[Dataset records]
=-=-=-=-=

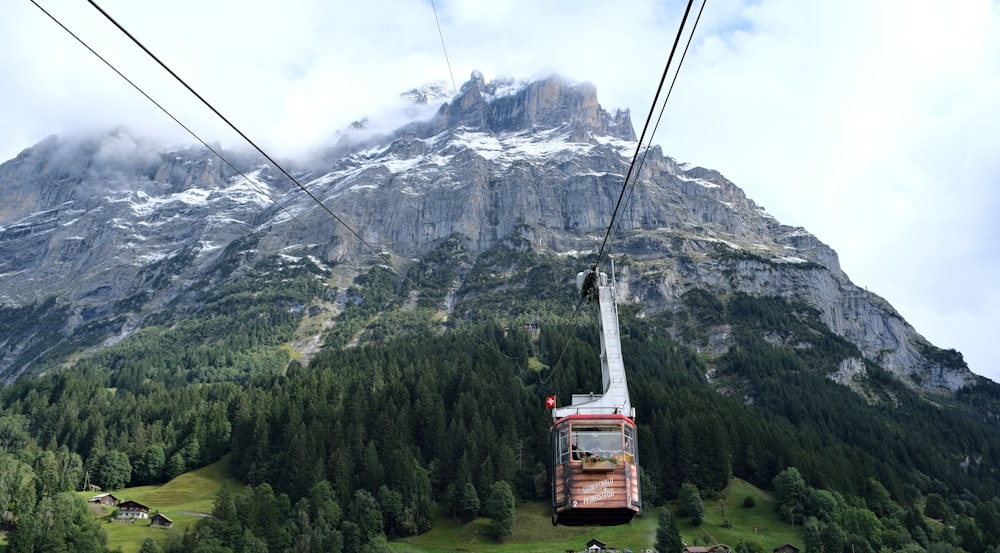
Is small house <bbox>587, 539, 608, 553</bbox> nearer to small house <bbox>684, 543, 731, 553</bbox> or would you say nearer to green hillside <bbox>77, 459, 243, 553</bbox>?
small house <bbox>684, 543, 731, 553</bbox>

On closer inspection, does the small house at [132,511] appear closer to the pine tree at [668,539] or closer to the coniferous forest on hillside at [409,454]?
the coniferous forest on hillside at [409,454]

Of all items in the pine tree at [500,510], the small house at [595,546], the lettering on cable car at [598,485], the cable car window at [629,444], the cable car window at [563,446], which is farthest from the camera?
the pine tree at [500,510]

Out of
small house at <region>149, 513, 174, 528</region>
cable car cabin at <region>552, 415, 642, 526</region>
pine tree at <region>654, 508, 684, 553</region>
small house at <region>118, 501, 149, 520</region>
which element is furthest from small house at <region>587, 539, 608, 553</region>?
cable car cabin at <region>552, 415, 642, 526</region>

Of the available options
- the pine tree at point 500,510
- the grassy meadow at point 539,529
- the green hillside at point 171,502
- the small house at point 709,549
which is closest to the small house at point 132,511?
the green hillside at point 171,502

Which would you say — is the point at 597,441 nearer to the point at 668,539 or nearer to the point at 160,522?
the point at 668,539

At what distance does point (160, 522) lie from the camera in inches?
3910

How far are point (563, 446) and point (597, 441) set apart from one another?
60.7 inches

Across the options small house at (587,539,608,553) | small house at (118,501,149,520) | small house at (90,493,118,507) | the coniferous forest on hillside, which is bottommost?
small house at (587,539,608,553)

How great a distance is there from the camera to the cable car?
32750mm

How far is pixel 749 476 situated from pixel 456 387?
5221 centimetres

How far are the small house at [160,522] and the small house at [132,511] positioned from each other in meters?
3.21

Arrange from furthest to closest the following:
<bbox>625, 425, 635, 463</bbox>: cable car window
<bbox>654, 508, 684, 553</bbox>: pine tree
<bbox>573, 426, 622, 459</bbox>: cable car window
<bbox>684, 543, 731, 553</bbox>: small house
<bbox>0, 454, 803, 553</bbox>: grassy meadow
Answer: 1. <bbox>0, 454, 803, 553</bbox>: grassy meadow
2. <bbox>684, 543, 731, 553</bbox>: small house
3. <bbox>654, 508, 684, 553</bbox>: pine tree
4. <bbox>625, 425, 635, 463</bbox>: cable car window
5. <bbox>573, 426, 622, 459</bbox>: cable car window

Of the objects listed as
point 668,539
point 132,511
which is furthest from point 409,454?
point 668,539

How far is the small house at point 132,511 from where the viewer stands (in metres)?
103
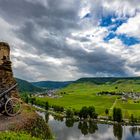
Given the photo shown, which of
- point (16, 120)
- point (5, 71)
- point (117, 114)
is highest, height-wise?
point (5, 71)

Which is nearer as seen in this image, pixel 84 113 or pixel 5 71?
pixel 5 71

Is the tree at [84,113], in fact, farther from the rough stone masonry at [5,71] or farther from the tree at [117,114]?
the rough stone masonry at [5,71]

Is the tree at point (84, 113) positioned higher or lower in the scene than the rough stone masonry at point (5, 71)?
lower

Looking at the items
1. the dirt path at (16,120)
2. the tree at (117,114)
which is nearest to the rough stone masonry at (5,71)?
the dirt path at (16,120)

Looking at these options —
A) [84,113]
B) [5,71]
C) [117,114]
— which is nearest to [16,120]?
[5,71]

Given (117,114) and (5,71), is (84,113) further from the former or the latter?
(5,71)

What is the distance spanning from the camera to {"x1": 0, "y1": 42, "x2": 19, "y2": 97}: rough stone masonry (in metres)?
25.9

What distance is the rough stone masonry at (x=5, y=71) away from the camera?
2586cm

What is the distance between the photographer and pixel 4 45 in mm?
27234

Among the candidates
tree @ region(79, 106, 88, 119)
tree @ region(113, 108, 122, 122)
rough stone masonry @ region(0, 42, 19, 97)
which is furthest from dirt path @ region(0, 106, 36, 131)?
tree @ region(79, 106, 88, 119)

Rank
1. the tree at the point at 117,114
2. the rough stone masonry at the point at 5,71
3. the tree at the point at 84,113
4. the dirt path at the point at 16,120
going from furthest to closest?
the tree at the point at 84,113, the tree at the point at 117,114, the rough stone masonry at the point at 5,71, the dirt path at the point at 16,120

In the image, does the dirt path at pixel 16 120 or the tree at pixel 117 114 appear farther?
the tree at pixel 117 114

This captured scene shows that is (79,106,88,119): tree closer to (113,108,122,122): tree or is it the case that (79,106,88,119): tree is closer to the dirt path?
(113,108,122,122): tree

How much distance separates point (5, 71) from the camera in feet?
86.1
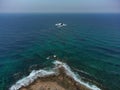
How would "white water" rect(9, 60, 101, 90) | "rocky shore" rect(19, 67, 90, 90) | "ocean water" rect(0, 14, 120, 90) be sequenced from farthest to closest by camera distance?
"ocean water" rect(0, 14, 120, 90) < "white water" rect(9, 60, 101, 90) < "rocky shore" rect(19, 67, 90, 90)

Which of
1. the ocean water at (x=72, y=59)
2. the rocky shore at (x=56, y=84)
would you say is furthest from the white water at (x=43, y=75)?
the ocean water at (x=72, y=59)

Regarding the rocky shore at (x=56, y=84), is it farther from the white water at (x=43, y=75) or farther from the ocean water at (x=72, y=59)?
the ocean water at (x=72, y=59)

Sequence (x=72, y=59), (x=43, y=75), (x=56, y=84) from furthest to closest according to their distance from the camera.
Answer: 1. (x=72, y=59)
2. (x=43, y=75)
3. (x=56, y=84)

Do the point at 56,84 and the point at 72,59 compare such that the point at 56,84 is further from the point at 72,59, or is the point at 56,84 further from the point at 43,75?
the point at 72,59

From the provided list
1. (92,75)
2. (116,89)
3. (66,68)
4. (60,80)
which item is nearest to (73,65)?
(66,68)

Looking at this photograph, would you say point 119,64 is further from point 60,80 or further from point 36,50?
point 36,50

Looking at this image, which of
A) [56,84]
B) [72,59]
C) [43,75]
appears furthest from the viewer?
[72,59]

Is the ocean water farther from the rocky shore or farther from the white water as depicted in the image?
the rocky shore

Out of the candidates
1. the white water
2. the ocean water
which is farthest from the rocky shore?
the ocean water

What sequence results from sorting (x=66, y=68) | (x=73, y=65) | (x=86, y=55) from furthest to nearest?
(x=86, y=55), (x=73, y=65), (x=66, y=68)

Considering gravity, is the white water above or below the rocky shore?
below

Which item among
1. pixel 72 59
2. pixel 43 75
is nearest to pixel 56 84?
pixel 43 75
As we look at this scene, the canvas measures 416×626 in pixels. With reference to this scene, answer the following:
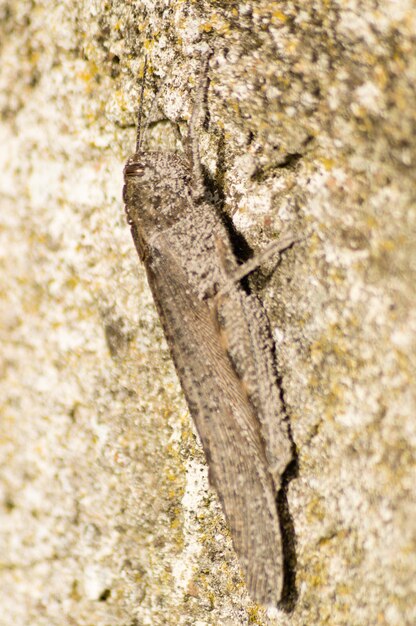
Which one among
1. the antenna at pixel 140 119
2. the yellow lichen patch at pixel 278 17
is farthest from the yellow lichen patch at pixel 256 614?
the yellow lichen patch at pixel 278 17

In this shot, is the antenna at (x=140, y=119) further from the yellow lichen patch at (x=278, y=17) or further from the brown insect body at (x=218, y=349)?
the yellow lichen patch at (x=278, y=17)

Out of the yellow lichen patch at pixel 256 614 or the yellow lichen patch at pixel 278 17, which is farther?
the yellow lichen patch at pixel 256 614

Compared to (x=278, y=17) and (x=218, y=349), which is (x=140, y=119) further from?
(x=218, y=349)

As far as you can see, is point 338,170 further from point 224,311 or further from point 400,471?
point 400,471

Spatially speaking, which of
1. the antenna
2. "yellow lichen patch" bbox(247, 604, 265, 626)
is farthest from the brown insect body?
"yellow lichen patch" bbox(247, 604, 265, 626)

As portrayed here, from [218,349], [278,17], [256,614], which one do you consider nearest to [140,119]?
[278,17]

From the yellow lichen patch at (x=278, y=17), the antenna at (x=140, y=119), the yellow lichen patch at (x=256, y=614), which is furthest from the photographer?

=-=-=-=-=

* **Instructions for the task**
Rewrite every one of the entries above with "camera" swapped for "viewer" and nothing else altered. Omit the pictures.

* **Solution**
Is small house <bbox>587, 539, 608, 553</bbox> nearer to small house <bbox>684, 543, 731, 553</bbox> or would you say nearer to green hillside <bbox>77, 459, 243, 553</bbox>?
small house <bbox>684, 543, 731, 553</bbox>

On closer inspection, does the small house at [132,511] appear closer to the pine tree at [668,539] or closer to the coniferous forest on hillside at [409,454]?
the coniferous forest on hillside at [409,454]

Of all items in the pine tree at [500,510], the small house at [595,546], the lettering on cable car at [598,485], the cable car window at [629,444], the cable car window at [563,446], which is farthest from the viewer?
the pine tree at [500,510]

Out of
small house at <region>149, 513, 174, 528</region>
cable car cabin at <region>552, 415, 642, 526</region>
pine tree at <region>654, 508, 684, 553</region>
small house at <region>118, 501, 149, 520</region>
which element is furthest from small house at <region>587, 539, 608, 553</region>?
cable car cabin at <region>552, 415, 642, 526</region>

Of the available options
- the pine tree at point 500,510
- the grassy meadow at point 539,529
- the green hillside at point 171,502
- the small house at point 709,549
which is closest to the small house at point 132,511?
the green hillside at point 171,502

Which would you say — is the point at 597,441 nearer to the point at 668,539 or nearer to the point at 160,522?
the point at 668,539

At what distance does point (160, 522) lie from the viewer in inches?
3910

How far are point (563, 446) and point (597, 441) set apart from one another?
60.7 inches

Across the options small house at (587,539,608,553) | small house at (118,501,149,520) | small house at (90,493,118,507) | the coniferous forest on hillside, which is bottommost?
small house at (587,539,608,553)

How great a distance is there from the viewer to the cable car?
32750mm

How far is pixel 749 476 situated from pixel 456 387?
5221 centimetres

How far are the small house at [160,522] and the small house at [132,511] positioned from each other in meters?
3.21

Arrange from furthest to closest the following:
<bbox>625, 425, 635, 463</bbox>: cable car window
<bbox>654, 508, 684, 553</bbox>: pine tree
<bbox>573, 426, 622, 459</bbox>: cable car window
<bbox>684, 543, 731, 553</bbox>: small house
<bbox>0, 454, 803, 553</bbox>: grassy meadow
Answer: 1. <bbox>0, 454, 803, 553</bbox>: grassy meadow
2. <bbox>684, 543, 731, 553</bbox>: small house
3. <bbox>654, 508, 684, 553</bbox>: pine tree
4. <bbox>625, 425, 635, 463</bbox>: cable car window
5. <bbox>573, 426, 622, 459</bbox>: cable car window

Of the objects listed as
point 668,539
point 132,511
which is furthest from point 409,454?
point 668,539

How far is the small house at point 132,511 from where the viewer stands (in metres)?
103
Given the photo shown, which of
- point (16, 120)
- point (5, 71)
- point (117, 114)
is highest, height-wise?
point (5, 71)

Which is nearer as seen in this image, pixel 84 113 or pixel 5 71?
pixel 5 71

Is the tree at [84,113], in fact, farther from the rough stone masonry at [5,71] or farther from the tree at [117,114]?
the rough stone masonry at [5,71]

Is the tree at point (84, 113) positioned higher or lower in the scene than the rough stone masonry at point (5, 71)?
lower

Looking at the items
1. the dirt path at (16,120)
2. the tree at (117,114)
which is nearest to the rough stone masonry at (5,71)?
the dirt path at (16,120)

Looking at these options —
A) [84,113]
B) [5,71]
C) [117,114]
— which is nearest to [16,120]?
[5,71]

Given (117,114) and (5,71), is (84,113) further from the former or the latter?
(5,71)

What is the distance spanning from the viewer to {"x1": 0, "y1": 42, "x2": 19, "y2": 97}: rough stone masonry (in metres)?
25.9

What distance is the rough stone masonry at (x=5, y=71) away from the viewer?
2586cm

What is the distance between the photographer and pixel 4 45 in mm?
27234

Among the candidates
tree @ region(79, 106, 88, 119)
tree @ region(113, 108, 122, 122)
rough stone masonry @ region(0, 42, 19, 97)
which is furthest from dirt path @ region(0, 106, 36, 131)?
tree @ region(79, 106, 88, 119)

Rank
1. the tree at the point at 117,114
2. the rough stone masonry at the point at 5,71
3. the tree at the point at 84,113
4. the dirt path at the point at 16,120
going from furthest to closest?
the tree at the point at 84,113, the tree at the point at 117,114, the rough stone masonry at the point at 5,71, the dirt path at the point at 16,120

In the image, does the dirt path at pixel 16 120 or the tree at pixel 117 114 appear farther?
the tree at pixel 117 114

This captured scene shows that is (79,106,88,119): tree closer to (113,108,122,122): tree or is it the case that (79,106,88,119): tree is closer to the dirt path?
(113,108,122,122): tree

How much distance separates point (5, 71) from the viewer in feet?
86.1
How would "white water" rect(9, 60, 101, 90) | "rocky shore" rect(19, 67, 90, 90) | "ocean water" rect(0, 14, 120, 90) be sequenced from farthest to closest by viewer distance?
"ocean water" rect(0, 14, 120, 90) < "white water" rect(9, 60, 101, 90) < "rocky shore" rect(19, 67, 90, 90)

Which of
1. the ocean water at (x=72, y=59)
2. the rocky shore at (x=56, y=84)
would you say is furthest from the white water at (x=43, y=75)?
the ocean water at (x=72, y=59)

Regarding the rocky shore at (x=56, y=84), is it farther from the white water at (x=43, y=75) or farther from the ocean water at (x=72, y=59)?
the ocean water at (x=72, y=59)

Sequence (x=72, y=59), (x=43, y=75), (x=56, y=84) from furthest to closest according to their distance from the viewer.
Answer: 1. (x=72, y=59)
2. (x=43, y=75)
3. (x=56, y=84)

Do the point at 56,84 and the point at 72,59 compare such that the point at 56,84 is further from the point at 72,59, or is the point at 56,84 further from the point at 43,75?
the point at 72,59

From the provided list
1. (92,75)
2. (116,89)
3. (66,68)
4. (60,80)
which item is nearest to (73,65)?
(66,68)

Looking at this photograph, would you say point 119,64 is further from point 60,80 or further from point 36,50?
point 36,50

Looking at this image, which of
A) [56,84]
B) [72,59]
C) [43,75]
appears furthest from the viewer?
[72,59]

Is the ocean water farther from the rocky shore or farther from the white water as depicted in the image?
the rocky shore

Out of the candidates
1. the white water
2. the ocean water
which is farthest from the rocky shore?
the ocean water

What sequence results from sorting (x=66, y=68) | (x=73, y=65) | (x=86, y=55) from furthest to nearest?
(x=86, y=55), (x=73, y=65), (x=66, y=68)

Considering gravity, is the white water above or below the rocky shore?
below

Which item among
1. pixel 72 59
2. pixel 43 75
is nearest to pixel 56 84?
pixel 43 75
As we look at this scene, the canvas measures 416×626 in pixels. With reference to this scene, answer the following:
Which one among
1. the antenna at pixel 140 119
2. the yellow lichen patch at pixel 278 17
is farthest from the yellow lichen patch at pixel 256 614?
the yellow lichen patch at pixel 278 17

In this shot, is the antenna at (x=140, y=119) further from the yellow lichen patch at (x=278, y=17) or further from the brown insect body at (x=218, y=349)?
the yellow lichen patch at (x=278, y=17)

Out of the yellow lichen patch at pixel 256 614 or the yellow lichen patch at pixel 278 17, which is farther?
the yellow lichen patch at pixel 256 614

Compared to (x=278, y=17) and (x=218, y=349), which is (x=140, y=119) further from?
(x=218, y=349)

As far as you can see, is point 338,170 further from point 224,311 or further from point 400,471?
point 400,471

Spatially speaking, which of
1. the antenna
2. "yellow lichen patch" bbox(247, 604, 265, 626)
is farthest from the brown insect body?
"yellow lichen patch" bbox(247, 604, 265, 626)

As portrayed here, from [218,349], [278,17], [256,614], which one do you consider nearest to [140,119]?
[278,17]

From the yellow lichen patch at (x=278, y=17), the antenna at (x=140, y=119), the yellow lichen patch at (x=256, y=614), which is furthest from the photographer?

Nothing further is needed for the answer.